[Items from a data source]
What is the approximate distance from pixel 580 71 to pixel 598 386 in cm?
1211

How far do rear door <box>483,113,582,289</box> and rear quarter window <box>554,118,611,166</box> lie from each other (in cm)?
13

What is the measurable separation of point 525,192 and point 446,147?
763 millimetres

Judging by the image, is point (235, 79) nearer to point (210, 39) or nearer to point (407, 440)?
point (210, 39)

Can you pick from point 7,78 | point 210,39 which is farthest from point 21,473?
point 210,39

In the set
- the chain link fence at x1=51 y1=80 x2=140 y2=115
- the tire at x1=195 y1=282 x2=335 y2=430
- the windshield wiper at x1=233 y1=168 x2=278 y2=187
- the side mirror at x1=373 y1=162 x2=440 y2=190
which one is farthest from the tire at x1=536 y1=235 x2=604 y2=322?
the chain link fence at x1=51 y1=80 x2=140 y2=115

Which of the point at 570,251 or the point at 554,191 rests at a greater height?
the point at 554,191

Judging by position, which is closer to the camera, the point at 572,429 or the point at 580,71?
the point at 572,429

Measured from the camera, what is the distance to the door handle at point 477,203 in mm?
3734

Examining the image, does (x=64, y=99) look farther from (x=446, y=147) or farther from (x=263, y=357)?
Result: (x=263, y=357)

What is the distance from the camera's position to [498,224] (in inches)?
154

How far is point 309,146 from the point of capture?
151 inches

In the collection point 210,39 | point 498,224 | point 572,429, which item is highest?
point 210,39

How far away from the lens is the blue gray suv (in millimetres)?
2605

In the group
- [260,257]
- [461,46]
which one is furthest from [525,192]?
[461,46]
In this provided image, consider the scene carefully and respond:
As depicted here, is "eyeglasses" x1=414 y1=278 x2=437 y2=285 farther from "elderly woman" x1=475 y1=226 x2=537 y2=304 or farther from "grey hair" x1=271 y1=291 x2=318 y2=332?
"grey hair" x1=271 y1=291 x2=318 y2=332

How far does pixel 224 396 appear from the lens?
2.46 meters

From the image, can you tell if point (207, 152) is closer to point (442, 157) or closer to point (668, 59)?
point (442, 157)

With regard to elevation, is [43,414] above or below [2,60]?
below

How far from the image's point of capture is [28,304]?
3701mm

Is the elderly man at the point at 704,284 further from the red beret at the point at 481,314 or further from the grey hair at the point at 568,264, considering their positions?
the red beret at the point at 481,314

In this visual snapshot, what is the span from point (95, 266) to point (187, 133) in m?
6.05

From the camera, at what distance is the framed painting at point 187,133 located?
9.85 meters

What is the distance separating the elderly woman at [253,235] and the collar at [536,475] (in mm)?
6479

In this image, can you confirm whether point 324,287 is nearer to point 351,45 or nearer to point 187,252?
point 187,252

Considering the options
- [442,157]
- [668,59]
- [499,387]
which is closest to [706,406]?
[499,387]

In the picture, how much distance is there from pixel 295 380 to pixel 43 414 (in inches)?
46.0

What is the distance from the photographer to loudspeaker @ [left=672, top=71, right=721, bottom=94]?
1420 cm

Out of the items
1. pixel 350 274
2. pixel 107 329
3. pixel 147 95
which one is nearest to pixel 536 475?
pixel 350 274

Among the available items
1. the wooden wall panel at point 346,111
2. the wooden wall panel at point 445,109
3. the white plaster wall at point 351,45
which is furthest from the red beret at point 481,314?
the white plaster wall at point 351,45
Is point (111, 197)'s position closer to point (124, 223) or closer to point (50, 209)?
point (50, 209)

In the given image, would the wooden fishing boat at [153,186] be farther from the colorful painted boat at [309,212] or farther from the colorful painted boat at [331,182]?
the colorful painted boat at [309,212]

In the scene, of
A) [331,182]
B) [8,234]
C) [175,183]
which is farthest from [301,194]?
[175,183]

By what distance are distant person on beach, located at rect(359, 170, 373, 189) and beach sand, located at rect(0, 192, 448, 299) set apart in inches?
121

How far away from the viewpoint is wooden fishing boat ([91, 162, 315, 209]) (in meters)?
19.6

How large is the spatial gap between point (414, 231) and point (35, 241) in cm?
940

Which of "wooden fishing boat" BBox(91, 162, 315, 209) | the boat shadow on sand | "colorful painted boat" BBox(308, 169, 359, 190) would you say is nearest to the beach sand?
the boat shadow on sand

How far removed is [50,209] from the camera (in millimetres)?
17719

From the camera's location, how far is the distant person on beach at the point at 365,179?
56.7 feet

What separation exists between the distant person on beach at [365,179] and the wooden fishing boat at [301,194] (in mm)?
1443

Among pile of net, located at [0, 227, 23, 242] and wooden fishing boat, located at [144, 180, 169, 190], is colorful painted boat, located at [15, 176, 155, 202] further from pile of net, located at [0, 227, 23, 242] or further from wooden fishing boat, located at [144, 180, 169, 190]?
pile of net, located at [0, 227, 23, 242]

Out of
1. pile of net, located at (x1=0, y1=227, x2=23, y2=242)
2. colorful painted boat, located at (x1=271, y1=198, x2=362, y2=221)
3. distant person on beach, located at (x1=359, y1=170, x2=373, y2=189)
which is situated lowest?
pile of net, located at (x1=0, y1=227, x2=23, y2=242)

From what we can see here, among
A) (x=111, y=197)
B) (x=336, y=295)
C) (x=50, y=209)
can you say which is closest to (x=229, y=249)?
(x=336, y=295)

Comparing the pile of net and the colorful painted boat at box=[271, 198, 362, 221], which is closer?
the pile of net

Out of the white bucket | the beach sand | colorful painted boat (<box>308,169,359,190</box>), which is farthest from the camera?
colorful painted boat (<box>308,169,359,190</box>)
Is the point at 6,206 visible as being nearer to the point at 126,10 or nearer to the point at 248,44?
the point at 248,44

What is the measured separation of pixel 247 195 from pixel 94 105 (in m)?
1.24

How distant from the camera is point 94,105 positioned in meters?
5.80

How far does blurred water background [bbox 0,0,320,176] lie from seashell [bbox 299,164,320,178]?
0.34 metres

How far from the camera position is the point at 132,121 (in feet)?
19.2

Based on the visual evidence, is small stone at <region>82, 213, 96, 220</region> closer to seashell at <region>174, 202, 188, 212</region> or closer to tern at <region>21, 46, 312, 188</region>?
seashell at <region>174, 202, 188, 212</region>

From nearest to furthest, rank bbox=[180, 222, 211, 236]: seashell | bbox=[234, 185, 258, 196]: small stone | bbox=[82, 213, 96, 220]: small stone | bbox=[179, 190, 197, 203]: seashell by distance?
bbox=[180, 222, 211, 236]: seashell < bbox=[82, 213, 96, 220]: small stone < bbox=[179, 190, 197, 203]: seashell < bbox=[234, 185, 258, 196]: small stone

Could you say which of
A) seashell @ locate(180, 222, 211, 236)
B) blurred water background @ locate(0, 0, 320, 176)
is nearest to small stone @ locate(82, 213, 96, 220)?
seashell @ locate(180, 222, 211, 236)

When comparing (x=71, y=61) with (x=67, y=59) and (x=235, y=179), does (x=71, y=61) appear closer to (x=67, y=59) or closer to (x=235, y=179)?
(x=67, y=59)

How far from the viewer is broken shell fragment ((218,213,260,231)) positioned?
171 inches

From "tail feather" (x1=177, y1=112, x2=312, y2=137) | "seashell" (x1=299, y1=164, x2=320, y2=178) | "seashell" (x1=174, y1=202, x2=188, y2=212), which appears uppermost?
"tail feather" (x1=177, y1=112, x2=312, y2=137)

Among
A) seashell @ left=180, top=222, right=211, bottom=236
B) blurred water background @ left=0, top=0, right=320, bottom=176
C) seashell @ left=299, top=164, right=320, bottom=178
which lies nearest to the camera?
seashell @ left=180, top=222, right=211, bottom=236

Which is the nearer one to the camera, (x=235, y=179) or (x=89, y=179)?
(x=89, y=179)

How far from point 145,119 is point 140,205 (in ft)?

- **What you need to do**: Repeat every entry exactly, please.

- **Result of the exercise**:
What is the approximate distance from pixel 580 71 to pixel 598 386 in cm?
1211

How far do rear door <box>483,113,582,289</box> and rear quarter window <box>554,118,611,166</box> lie from each other (in cm)?
13

What is the measurable separation of point 525,192 and point 446,147?
763 millimetres

Judging by the image, is point (235, 79) nearer to point (210, 39) or nearer to point (407, 440)?
point (210, 39)

Can you pick from point 7,78 | point 210,39 which is farthest from point 21,473?
point 210,39

In the set
- the chain link fence at x1=51 y1=80 x2=140 y2=115
- the tire at x1=195 y1=282 x2=335 y2=430
- the windshield wiper at x1=233 y1=168 x2=278 y2=187
- the side mirror at x1=373 y1=162 x2=440 y2=190
which one is farthest from the tire at x1=536 y1=235 x2=604 y2=322?
the chain link fence at x1=51 y1=80 x2=140 y2=115

Which of the point at 570,251 or the point at 554,191 rests at a greater height?
the point at 554,191

Judging by position, which is closer to the camera, the point at 572,429 or the point at 580,71?
the point at 572,429

Measured from the camera, what is the distance to the door handle at point 477,203 in mm?
3734

Examining the image, does (x=64, y=99) look farther from (x=446, y=147) or farther from (x=263, y=357)?
Result: (x=263, y=357)

What is the distance from the camera's position to [498,224] (in inches)?
154

How far is point 309,146 from the point of capture?
151 inches

In the collection point 210,39 | point 498,224 | point 572,429, which item is highest?
point 210,39

How far away from the lens is the blue gray suv (in millimetres)?
2605

In the group
- [260,257]
- [461,46]
which one is furthest from [525,192]?
[461,46]
In this provided image, consider the scene carefully and respond:
As depicted here, is "eyeglasses" x1=414 y1=278 x2=437 y2=285 farther from "elderly woman" x1=475 y1=226 x2=537 y2=304 or farther from "grey hair" x1=271 y1=291 x2=318 y2=332?
"grey hair" x1=271 y1=291 x2=318 y2=332

How far does pixel 224 396 appear from the lens?
2.46 meters

From the image, can you tell if point (207, 152) is closer to point (442, 157) or closer to point (668, 59)?
point (442, 157)

With regard to elevation, is [43,414] above or below [2,60]?
below

How far from the image's point of capture is [28,304]?
3701mm

Is the elderly man at the point at 704,284 further from the red beret at the point at 481,314 or further from the grey hair at the point at 568,264, considering their positions?
the red beret at the point at 481,314

In this visual snapshot, what is the span from point (95, 266) to point (187, 133) in m?
6.05

From the camera, at what distance is the framed painting at point 187,133 located?
9.85 meters

What is the distance separating the elderly woman at [253,235] and the collar at [536,475] (in mm)?
6479

In this image, can you confirm whether point 324,287 is nearer to point 351,45 or nearer to point 187,252?
point 187,252

Considering the options
- [442,157]
- [668,59]
- [499,387]
which is closest to [706,406]?
[499,387]

In the picture, how much distance is there from pixel 295 380 to pixel 43 414 (in inches)?
46.0

What is the distance from the photographer to loudspeaker @ [left=672, top=71, right=721, bottom=94]?
1420 cm

Out of the items
1. pixel 350 274
2. pixel 107 329
3. pixel 147 95
which one is nearest to pixel 536 475?
pixel 350 274

Among the available items
1. the wooden wall panel at point 346,111
2. the wooden wall panel at point 445,109
3. the white plaster wall at point 351,45
which is furthest from the red beret at point 481,314?
the white plaster wall at point 351,45
Is point (111, 197)'s position closer to point (124, 223) or closer to point (50, 209)?
point (50, 209)

In the given image, would the wooden fishing boat at [153,186] be farther from the colorful painted boat at [309,212] or farther from the colorful painted boat at [331,182]?
the colorful painted boat at [309,212]

In the scene, of
A) [331,182]
B) [8,234]
C) [175,183]
which is farthest from [301,194]?
[175,183]

By what distance are distant person on beach, located at rect(359, 170, 373, 189) and beach sand, located at rect(0, 192, 448, 299) set apart in inches?
121

How far away from the viewpoint is wooden fishing boat ([91, 162, 315, 209]) (in meters)?
19.6

How large is the spatial gap between point (414, 231) and point (35, 241) in cm?
940

Which of "wooden fishing boat" BBox(91, 162, 315, 209) | the boat shadow on sand | "colorful painted boat" BBox(308, 169, 359, 190) would you say is nearest to the beach sand?
the boat shadow on sand

How far removed is [50,209] from the camera (in millimetres)?
17719

From the camera's location, how far is the distant person on beach at the point at 365,179?
56.7 feet

What separation exists between the distant person on beach at [365,179] and the wooden fishing boat at [301,194] (in mm)?
1443

Among pile of net, located at [0, 227, 23, 242] and wooden fishing boat, located at [144, 180, 169, 190], is colorful painted boat, located at [15, 176, 155, 202] further from pile of net, located at [0, 227, 23, 242] or further from wooden fishing boat, located at [144, 180, 169, 190]?
pile of net, located at [0, 227, 23, 242]

Out of
1. pile of net, located at (x1=0, y1=227, x2=23, y2=242)
2. colorful painted boat, located at (x1=271, y1=198, x2=362, y2=221)
3. distant person on beach, located at (x1=359, y1=170, x2=373, y2=189)
which is situated lowest?
pile of net, located at (x1=0, y1=227, x2=23, y2=242)

From what we can see here, among
A) (x=111, y=197)
B) (x=336, y=295)
C) (x=50, y=209)
can you say which is closest to (x=229, y=249)?
(x=336, y=295)

Comparing the pile of net and the colorful painted boat at box=[271, 198, 362, 221], which is closer?
the pile of net

Out of the white bucket | the beach sand | colorful painted boat (<box>308,169,359,190</box>), which is farthest from the camera?
colorful painted boat (<box>308,169,359,190</box>)
Is the point at 6,206 visible as being nearer to the point at 126,10 or nearer to the point at 248,44?
the point at 248,44

What is the measured separation of pixel 247 195 from pixel 94 105 (in m)?
1.24

How distant from the camera is point 94,105 positioned in meters?
5.80

How far does blurred water background [bbox 0,0,320,176] lie from seashell [bbox 299,164,320,178]?
0.34 metres

How far from the camera position is the point at 132,121 (in feet)?
19.2

Based on the visual evidence, is small stone at <region>82, 213, 96, 220</region> closer to seashell at <region>174, 202, 188, 212</region> or closer to tern at <region>21, 46, 312, 188</region>?
seashell at <region>174, 202, 188, 212</region>

From nearest to furthest, rank bbox=[180, 222, 211, 236]: seashell | bbox=[234, 185, 258, 196]: small stone | bbox=[82, 213, 96, 220]: small stone | bbox=[179, 190, 197, 203]: seashell by distance?
bbox=[180, 222, 211, 236]: seashell < bbox=[82, 213, 96, 220]: small stone < bbox=[179, 190, 197, 203]: seashell < bbox=[234, 185, 258, 196]: small stone

Could you say which of
A) seashell @ locate(180, 222, 211, 236)
B) blurred water background @ locate(0, 0, 320, 176)
is nearest to small stone @ locate(82, 213, 96, 220)?
seashell @ locate(180, 222, 211, 236)

When comparing (x=71, y=61) with (x=67, y=59) and (x=235, y=179), does (x=71, y=61) appear closer to (x=67, y=59) or closer to (x=235, y=179)?
(x=67, y=59)

How far from the viewer is broken shell fragment ((218,213,260,231)) positioned?
171 inches

From "tail feather" (x1=177, y1=112, x2=312, y2=137) | "seashell" (x1=299, y1=164, x2=320, y2=178) | "seashell" (x1=174, y1=202, x2=188, y2=212), which appears uppermost?
"tail feather" (x1=177, y1=112, x2=312, y2=137)

Among
A) seashell @ left=180, top=222, right=211, bottom=236
B) blurred water background @ left=0, top=0, right=320, bottom=176
C) seashell @ left=299, top=164, right=320, bottom=178
which lies nearest to the camera?
seashell @ left=180, top=222, right=211, bottom=236

Which is the nearer one to the camera, (x=235, y=179) or (x=89, y=179)?
(x=89, y=179)

How far from point 145,119 is point 140,205 (in ft)?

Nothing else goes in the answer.